In idle moments he has been planning a cake he could give the king for Easter: a huge marzipan one, gilded balls on top. Perhaps he will keep it for when the news comes out.

Jane’s eyes are like deep ponds on a still day.

As the short afternoon darkens, he is back at the Rolls House, writing letters to Flanders. They say Pole has spent all his money, and the Pope has given him none: but still Reginald struts, with his title of papal legate, trying to sell the idea of an invasion of England. Lord Darcy, and no doubt some other of the rebel lords, have sent him letters; we do not need to read them, to know the rebels take Pole for their king in exile.
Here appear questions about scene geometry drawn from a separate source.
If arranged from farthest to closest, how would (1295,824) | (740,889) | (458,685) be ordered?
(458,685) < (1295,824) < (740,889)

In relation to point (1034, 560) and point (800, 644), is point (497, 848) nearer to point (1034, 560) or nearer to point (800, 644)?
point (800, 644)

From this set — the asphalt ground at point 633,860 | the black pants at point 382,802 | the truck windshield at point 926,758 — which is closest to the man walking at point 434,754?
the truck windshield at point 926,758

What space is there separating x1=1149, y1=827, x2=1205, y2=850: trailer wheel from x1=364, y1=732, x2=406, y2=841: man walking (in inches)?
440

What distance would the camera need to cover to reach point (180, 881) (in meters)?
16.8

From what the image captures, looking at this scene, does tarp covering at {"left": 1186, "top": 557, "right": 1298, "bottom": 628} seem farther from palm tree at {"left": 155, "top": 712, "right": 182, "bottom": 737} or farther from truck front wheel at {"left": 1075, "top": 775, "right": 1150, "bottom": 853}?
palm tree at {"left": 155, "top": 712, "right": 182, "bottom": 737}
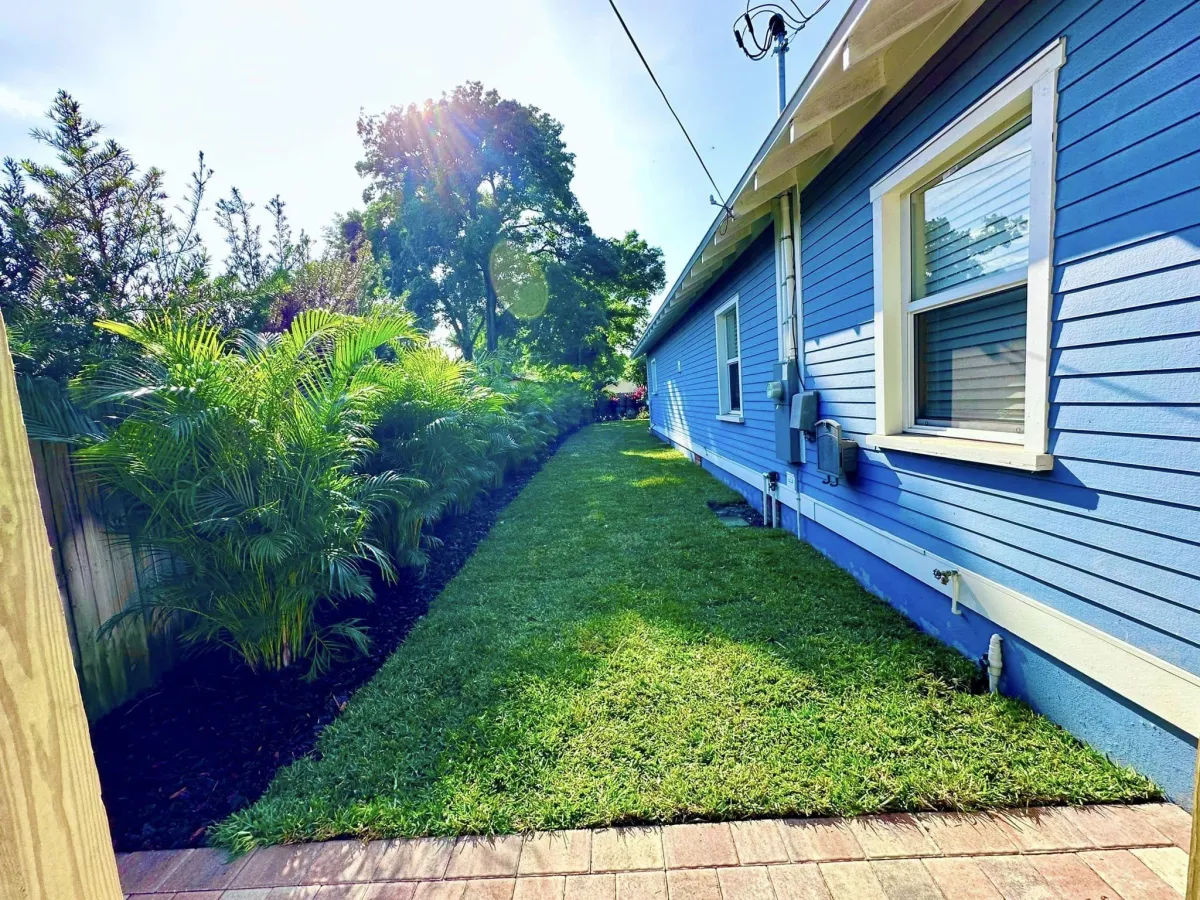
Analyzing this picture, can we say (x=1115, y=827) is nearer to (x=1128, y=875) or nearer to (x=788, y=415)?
(x=1128, y=875)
Now he has learned through back channels that Pole is asking to talk to him: Reginald wants him to cross over to Calais, then meet on Imperial territory, both parties with safe-conduct. He, Lord Cromwell, has thought it wise to bring the matter into daylight: so he loses his temper in the council chamber, shouting that if he should find himself in a room with the traitor Pole, only one can emerge alive.